A closer understanding of the field in which we operate is also needed. On the one hand, it is a disadvantage that our institutions can be classed as both educational and cultural institutions. This has the consequence that music educations sometimes find it difficult to be accepted by the authorities structures, whether in the EU or at the national level.

Conversely, AEC has succeeded well in exploiting this relationship to its advantage, as we are in good dialogue with EU officials from both sectors. Recently, we have even helped to ensure that the sectors exchange experience for the common good of both sectors.

However, we should not forget that the real decision-makers are the politicians. If we want the politicians as our friends and agents of change, then we must also take an interest in their working conditions and methods.

In the EU, politicians are elected for five years at a time. It may seem like a long time, but the number of cases on a politician’s table is enormous, and there is not much time to deal with education and culture, which are in principle the competence of the Member States.

But as you know, the EU runs several large development programmes, which the AEC also greatly benefits from, and of course the EU’s efforts for transnational cooperation and exchange of students are vital for our area. So the educational and cultural areas of European politics remain important, and thus a good contact with the members of the European Parliament.

In today’s hectic media landscape, characterised by social media and increasing polarisation, it is a challenge for politicians to pursue long-term visions. Daily, they are confronted with cases that require a position to be taken, and lobbyists and interest organisations such as the AEC are becoming increasingly adept at framing their wishes and expectations.

As a part of the ARTEMIS project the AEC Advocacy Task Force has been tasked with preparing an Advocacy Tool Kit for its member institutions enabling them to strengthen advocacy and lobbying at the national, regional and local level. If we are to succeed in fostering the value of music and music education in society, we will need to work together at several levels and the new toolkit will help us synchronize our efforts.

This year brings a special situation where the politicians must be re-elected, and many have already reduced their presence in Brussels to devote themselves to the election campaign in their respective home countries. This also means that after the elections to the EU parliament, we will have to welcome a number of new politicians.

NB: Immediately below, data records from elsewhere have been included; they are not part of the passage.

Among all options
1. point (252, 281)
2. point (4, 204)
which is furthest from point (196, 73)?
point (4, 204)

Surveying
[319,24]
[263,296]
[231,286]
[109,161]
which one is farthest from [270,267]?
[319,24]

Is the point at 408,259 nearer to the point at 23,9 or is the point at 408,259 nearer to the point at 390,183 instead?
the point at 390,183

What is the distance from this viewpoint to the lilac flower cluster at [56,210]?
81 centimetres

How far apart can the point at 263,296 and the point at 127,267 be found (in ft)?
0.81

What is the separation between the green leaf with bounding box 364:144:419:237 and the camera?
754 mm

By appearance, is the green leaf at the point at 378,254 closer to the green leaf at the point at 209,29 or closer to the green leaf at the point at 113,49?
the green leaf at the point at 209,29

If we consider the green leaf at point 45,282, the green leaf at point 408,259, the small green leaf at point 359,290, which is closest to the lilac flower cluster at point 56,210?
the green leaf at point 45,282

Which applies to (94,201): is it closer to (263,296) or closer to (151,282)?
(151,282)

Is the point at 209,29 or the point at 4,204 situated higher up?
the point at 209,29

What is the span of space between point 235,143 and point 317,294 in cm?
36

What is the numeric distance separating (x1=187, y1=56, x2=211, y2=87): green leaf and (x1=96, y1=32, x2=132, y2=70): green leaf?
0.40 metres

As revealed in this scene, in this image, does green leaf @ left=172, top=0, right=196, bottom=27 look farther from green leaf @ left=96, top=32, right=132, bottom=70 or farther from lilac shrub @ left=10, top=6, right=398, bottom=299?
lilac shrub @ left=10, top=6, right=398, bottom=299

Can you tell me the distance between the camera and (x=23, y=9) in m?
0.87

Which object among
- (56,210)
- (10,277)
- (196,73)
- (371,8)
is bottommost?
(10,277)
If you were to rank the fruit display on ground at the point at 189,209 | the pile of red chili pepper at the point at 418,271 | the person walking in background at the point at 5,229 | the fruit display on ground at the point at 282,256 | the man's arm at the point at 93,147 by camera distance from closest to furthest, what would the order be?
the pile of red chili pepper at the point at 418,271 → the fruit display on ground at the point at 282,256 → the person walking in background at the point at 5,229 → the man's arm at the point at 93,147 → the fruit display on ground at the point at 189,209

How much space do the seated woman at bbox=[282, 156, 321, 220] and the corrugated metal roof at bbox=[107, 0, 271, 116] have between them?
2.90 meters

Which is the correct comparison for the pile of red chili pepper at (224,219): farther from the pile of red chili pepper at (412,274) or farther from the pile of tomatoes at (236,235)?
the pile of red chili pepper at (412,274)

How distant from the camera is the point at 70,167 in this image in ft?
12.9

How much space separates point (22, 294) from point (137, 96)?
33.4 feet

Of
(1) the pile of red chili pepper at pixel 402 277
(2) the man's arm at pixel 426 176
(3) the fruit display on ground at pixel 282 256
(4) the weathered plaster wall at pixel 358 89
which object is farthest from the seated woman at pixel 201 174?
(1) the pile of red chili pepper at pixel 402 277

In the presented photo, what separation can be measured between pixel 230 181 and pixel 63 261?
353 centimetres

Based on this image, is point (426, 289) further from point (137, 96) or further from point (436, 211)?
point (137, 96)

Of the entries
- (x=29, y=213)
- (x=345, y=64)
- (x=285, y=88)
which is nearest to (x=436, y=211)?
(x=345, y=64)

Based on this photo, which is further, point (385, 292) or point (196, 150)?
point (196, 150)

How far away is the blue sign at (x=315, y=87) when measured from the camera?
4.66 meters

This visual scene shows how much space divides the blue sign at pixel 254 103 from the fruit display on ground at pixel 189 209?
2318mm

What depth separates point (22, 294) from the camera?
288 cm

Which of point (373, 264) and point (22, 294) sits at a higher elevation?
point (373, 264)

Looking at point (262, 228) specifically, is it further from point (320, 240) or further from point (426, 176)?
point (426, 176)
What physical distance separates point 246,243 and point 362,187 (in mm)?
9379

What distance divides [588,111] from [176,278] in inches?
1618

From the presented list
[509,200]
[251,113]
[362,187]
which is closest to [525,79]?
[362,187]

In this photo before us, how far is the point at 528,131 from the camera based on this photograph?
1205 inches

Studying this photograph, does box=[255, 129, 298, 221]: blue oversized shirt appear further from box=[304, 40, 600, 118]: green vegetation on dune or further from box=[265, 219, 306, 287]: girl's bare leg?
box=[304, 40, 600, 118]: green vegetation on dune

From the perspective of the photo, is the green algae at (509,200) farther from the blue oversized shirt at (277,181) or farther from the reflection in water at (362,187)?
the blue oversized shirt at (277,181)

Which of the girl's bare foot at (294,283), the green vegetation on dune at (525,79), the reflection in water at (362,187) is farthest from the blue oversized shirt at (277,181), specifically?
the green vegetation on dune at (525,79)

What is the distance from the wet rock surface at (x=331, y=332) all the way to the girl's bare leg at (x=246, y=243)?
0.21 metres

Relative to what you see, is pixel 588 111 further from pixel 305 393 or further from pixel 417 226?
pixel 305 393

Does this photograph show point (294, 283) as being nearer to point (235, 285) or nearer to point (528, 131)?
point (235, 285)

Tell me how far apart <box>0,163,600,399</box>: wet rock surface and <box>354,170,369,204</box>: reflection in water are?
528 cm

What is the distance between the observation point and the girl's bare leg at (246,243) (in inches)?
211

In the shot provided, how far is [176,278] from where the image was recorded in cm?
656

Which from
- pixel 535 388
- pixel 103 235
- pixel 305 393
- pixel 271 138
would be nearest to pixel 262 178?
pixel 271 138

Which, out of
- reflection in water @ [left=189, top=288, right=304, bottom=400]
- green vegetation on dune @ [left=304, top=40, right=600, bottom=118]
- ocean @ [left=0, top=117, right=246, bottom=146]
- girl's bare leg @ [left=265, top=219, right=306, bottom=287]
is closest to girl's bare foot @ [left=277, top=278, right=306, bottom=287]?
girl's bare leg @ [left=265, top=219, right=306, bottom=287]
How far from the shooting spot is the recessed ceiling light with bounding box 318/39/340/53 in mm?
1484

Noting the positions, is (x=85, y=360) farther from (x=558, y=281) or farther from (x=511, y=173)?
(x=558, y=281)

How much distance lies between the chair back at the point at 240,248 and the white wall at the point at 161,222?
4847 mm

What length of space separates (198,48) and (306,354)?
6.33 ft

AEC is in dialogue with the European Commission Directorate-General for Education Youth Sport and Culture to contribute to the introductory program that the Directorate is preparing for the new politicians.

The AEC sends a clear call to all its members: help ensure that as many as possible make use of their right to vote in the elections to the European Parliament. It strengthens the parliament as an institution and thus also its decisions, which the AEC, to the best of its ability and together with its partners, will ensure that they benefit European music life and artistic education.